Manufacturing Industry

ISRI member calls for immigration reform - Scrap Industry News - Institute of Scrap Recycling Industries Inc - Brief Article

Recycling Today, Oct, 2002

A Utah-based scrap recycler and long-time member of the Institute of Scrap Recycling Industries Inc. (ISRI) is urging the trade group to push for immigration reform.

Speaking at the ISRI Commodity Roundtables held in September in Chicago, Don Lewon, president of Utah Metal Works Inc., Salt Lake City, declared that the scrap industry's workforce is threatened by new immigration crackdowns imposed after last year's September 11 attacks.

"Like many recyclers, particularly in the West and South, we have a number of talented and hard-working Hispanic workers at our company," said Lewon.

Lewon stated that both ISRI and U.S. business owners at large have not acknowledged their dependence on Hispanic immigrants. "The Hispanic U.S. work force is large, and we've failed to recognize the impact of the Latino worker on the U.S. economy," he remarked.

Since the September 11 attacks, the federal government has been much stricter in its enforcement of employer documentation of workers, mandating the filing of such proof of citizenship documents as the I-9 form.

"The 9/11 attacks have caused a change on the labor front.
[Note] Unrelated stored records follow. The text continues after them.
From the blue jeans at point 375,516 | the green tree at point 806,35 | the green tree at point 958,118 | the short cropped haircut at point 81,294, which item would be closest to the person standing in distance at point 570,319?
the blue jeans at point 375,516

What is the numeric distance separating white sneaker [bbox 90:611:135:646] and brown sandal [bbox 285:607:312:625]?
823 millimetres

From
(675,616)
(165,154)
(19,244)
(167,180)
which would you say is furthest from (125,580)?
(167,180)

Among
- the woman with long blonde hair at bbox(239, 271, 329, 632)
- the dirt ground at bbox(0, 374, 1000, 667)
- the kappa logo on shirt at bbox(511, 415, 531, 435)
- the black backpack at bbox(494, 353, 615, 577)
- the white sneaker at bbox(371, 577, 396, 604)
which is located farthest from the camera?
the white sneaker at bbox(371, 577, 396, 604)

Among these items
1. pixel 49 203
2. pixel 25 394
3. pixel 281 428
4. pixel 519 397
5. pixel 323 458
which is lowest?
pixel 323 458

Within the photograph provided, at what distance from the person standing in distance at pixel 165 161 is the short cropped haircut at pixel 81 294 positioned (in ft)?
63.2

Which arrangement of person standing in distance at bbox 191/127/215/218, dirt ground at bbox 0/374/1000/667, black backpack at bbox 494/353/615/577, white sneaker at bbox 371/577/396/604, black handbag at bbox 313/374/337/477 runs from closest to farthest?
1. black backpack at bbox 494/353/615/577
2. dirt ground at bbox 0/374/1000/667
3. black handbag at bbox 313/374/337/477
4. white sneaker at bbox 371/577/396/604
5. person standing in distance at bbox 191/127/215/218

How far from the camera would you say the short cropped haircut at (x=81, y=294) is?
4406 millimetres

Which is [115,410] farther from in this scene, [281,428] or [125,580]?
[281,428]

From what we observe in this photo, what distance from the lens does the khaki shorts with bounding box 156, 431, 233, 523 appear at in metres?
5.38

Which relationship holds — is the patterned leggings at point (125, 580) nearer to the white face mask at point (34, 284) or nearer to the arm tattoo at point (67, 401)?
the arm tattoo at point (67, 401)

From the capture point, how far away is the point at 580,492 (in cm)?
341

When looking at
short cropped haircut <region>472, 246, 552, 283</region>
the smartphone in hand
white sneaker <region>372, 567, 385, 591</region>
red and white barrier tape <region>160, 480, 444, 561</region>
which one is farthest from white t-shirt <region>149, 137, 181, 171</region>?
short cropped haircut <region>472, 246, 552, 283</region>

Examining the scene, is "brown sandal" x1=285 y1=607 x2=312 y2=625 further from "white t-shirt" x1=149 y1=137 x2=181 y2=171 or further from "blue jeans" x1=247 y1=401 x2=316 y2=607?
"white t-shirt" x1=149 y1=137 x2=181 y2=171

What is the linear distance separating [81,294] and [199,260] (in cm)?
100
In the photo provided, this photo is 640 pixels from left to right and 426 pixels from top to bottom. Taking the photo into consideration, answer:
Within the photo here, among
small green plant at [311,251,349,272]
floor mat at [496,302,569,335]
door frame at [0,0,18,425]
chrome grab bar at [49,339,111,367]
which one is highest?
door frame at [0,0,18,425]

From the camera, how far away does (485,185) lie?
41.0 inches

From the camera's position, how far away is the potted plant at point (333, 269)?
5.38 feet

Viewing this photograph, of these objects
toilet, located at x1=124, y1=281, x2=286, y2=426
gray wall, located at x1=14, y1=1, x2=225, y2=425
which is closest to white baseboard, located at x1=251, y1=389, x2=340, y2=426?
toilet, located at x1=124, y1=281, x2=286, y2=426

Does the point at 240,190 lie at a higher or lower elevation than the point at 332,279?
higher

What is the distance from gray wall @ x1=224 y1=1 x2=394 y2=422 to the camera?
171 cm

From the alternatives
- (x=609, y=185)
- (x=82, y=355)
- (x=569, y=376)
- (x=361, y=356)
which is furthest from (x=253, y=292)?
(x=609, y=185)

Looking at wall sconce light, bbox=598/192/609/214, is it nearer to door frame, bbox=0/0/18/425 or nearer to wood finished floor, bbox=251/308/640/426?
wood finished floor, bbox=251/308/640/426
The federal government is now using industry vicariously as agents of the Labor Department," he declared.

Lewon said his own company is helping undocumented immigrants retain legal assistance to stay in the U.S., but said it will be difficult for companies to go it alone on this issue.

He called on ISRI to work with other trade associations to advocate reform. Lewon listed the construction, health care and several other industries that would be natural allies for ISRI in its efforts to push for reform.